She wanted to say them and wanted to deny that it was Sho she was in love with and in that one single moment, no one would ever know how much Kyoko wanted to love and tell him that it was him. Trembling hands on the deep, red curtains Kyoko wanted to throw the heavy drapes aside and tell him the truth weighing heavily down on her. The warm wet tears in the back of her throat and the tight, hot pain in her chest screamed at her to tell him, to give in to the love begging to burst free from her, to throw open the curtains and let in the light.
She wanted to.
But she didn't.
Tsuruga, Ren deserved more than her and no matter how many walls she broke down or mountains she climbed, he would always be on the other side where her cries couldn't be heard and her fingers could never touch. He was a Prince – not a fairytale one but a real prince who would love and cherish the woman he chose – and never more than that day did Kyoko wish she was a Princess, someone who could stand beside this shining man and make him glow, a woman, not a girl with a heart as broken as her glass slippers.
But something stopped her from looking away.

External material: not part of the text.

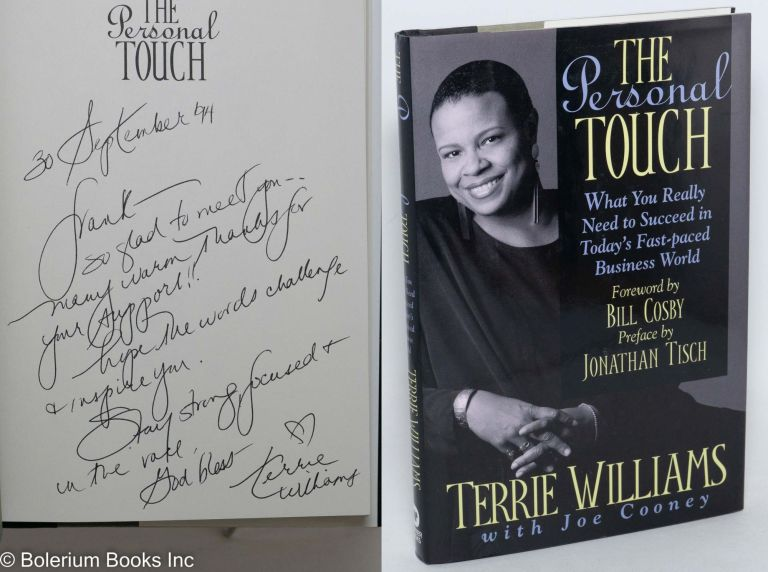 The personal touch; what you really need to succeed in today's fast-paced business world, foreword by Bill Cosby, preface by Jonathan Tisch. Terrie Williams, , Joe Cooney.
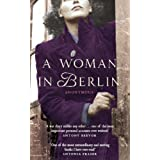 A Woman in Berlin: Diary 20 April 1945 to 22 June 1945by Hans Magnus EnzensBerger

Everything in her screamed to leave that car, to walk away and never look back before she got hurt again. The grudges, seeing their chance to sway their Master, rushed back with poisonously soothing whispers, reminding her what it felt like to love. Bitterness welled up brought to life by the acidic whispers of her past, of a love broken and lost. Buried in her heart and in memories long past, was a girl who had loved with all her heart only for it to shatter into sharp, tiny pieces by the hands of a Devil in disguise of a Prince.
Once upon a time, Kyoko had believed in fairy tales and princes and magick. Until that world she loved and believed in was broken, twisted and torn apart, by the only person she had never imagined being the evil King. He left her broken but not empty, and instead of a beautiful princess with glass slippers and a gown of silk, Kyoko had risen up with a crown made from the glass shards of her broken heart and the flame of vengeance where love had bloomed. Where love had brightly lit up her world long ago lie ashy ruin, razed by the fire that had burned her.
She drew on that fire, on the ash of burnt fairytales and long ago sweet magick, and pulled on the heavy curtains. She tugged and jerked and cried until, deep within her, they were thrown open with such a force that the deep red curtains burst into red tatters that fell around like the petals of the rose she couldn't touch.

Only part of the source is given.